House Speaker Nancy Pelosi declared the Senate vote merely a “stunt” as the country faces an “epic” crisis. She ridiculed the administration for trying to jam a $250 billion request through Congress with 48 hours notice with little data to back it up.
“Really?” Pelosi said on a conference call with reporters.
The stall comes as communities across the nation strain to meet health care needs and salvage local economies pummeled by the crisis. A new jobless report shows a whopping 16.8 million Americans are now out of work.
The massive infusions of federal cash — the $250 billion sought by the administration would come on top of combined legislation already totaling about $2.5 trillion — are intended as a patch to help the $21 trillion U.S. economy through the current recession, which is causing an economic contraction and a spike in joblessness that is overwhelming many state systems for delivering unemployment benefits.

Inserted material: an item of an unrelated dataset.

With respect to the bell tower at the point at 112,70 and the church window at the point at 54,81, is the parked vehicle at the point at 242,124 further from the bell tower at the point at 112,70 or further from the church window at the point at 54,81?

With Congress all but shuttered — and unlikely to return April 20, as planned — lawmakers pledged to keep negotiating with the White House.
McConnell and Treasury Secretary Steven Mnuchin say the “paycheck protection” program, which involves direct subsidies to companies to keep employees on payroll and pay company rent, is on track to quickly deplete its first $350 billion infusion as businesses rush to apply for the aid.
Democrats are not opposed to boosting the payroll fund, but they want to ensure that the new program delivers benefits to businesses in minority communities that are often under-served by traditional lenders.
“What the secretary requested and the bill that the Senate majority leader brought to the floor would never pass the House,” she said. “It is a basis for some negotiation.”
Sen. Chris Van Hollen, D-Md., accused McConnell of trying to ram through legislation and detailed a variety of glitches in the program, including fears that many big lenders are not serving minority neighborhoods.